Extracted material START

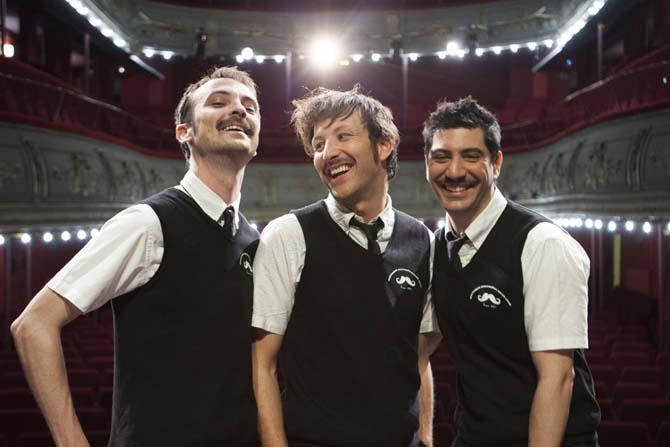 Le Petiloquent moustache poésie club - Critique sortie Avignon / 2014 Avignon Théâtre l'Arrache-Cœur
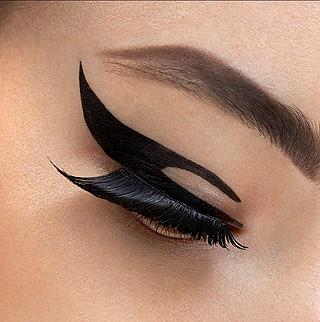 Dior Velvet Eyes 1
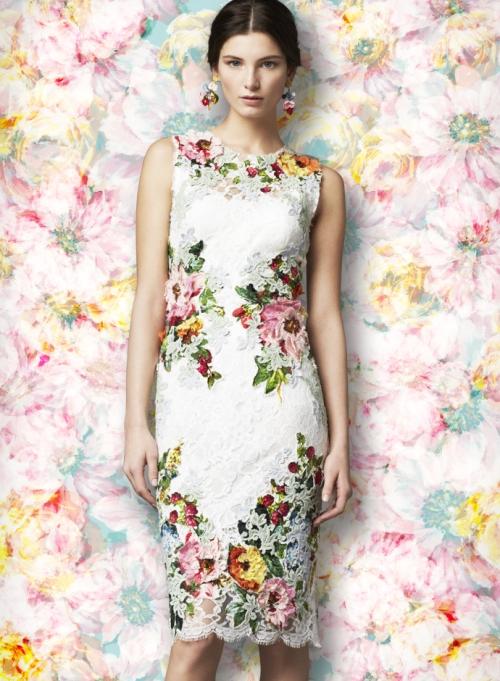 Женская коллекция Dolce&Gabbana, платье с кружевными аппликациями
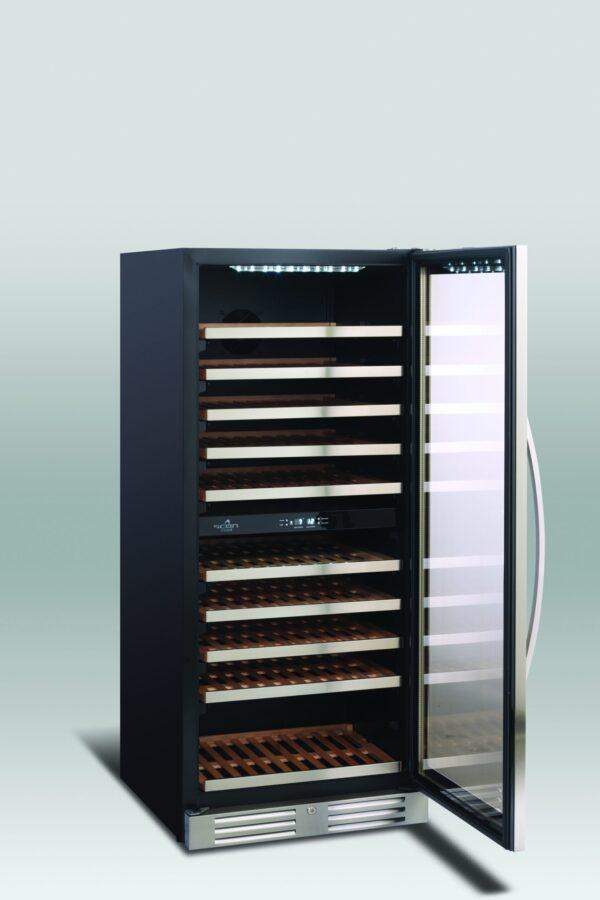 Lækkert vinkøleskab med 2 temperatur zoner fra Scandomestic, praktisk og præsentabelt vinskab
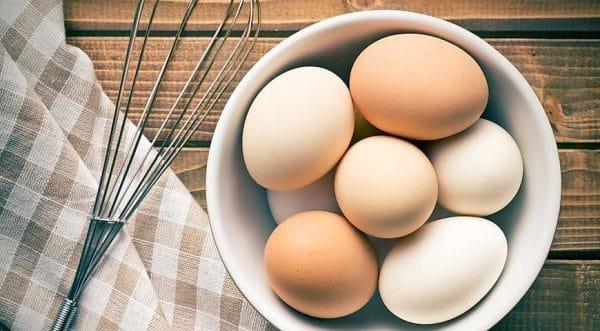 Как узнать, свежие ли яйца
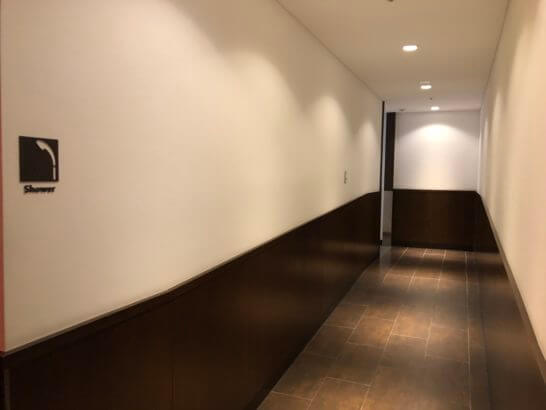羽田空港のダイヤモンドプレミアムラウンジのシャワールームに向かう廊下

Extracted material END

▶ **Exercise brief**
Please return the lines from the line with "Женская коллекция Dolce&Gabbana, платье" through the last line of the data, both included, exactly, and without pictures.

▶ **Solution to the problem**
 Женская коллекция Dolce&Gabbana, платье с кружевными аппликациями
 Lækkert vinkøleskab med 2 temperatur zoner fra Scandomestic, praktisk og præsentabelt vinskab
 Как узнать, свежие ли яйца
羽田空港のダイヤモンドプレミアムラウンジのシャワールームに向かう廊下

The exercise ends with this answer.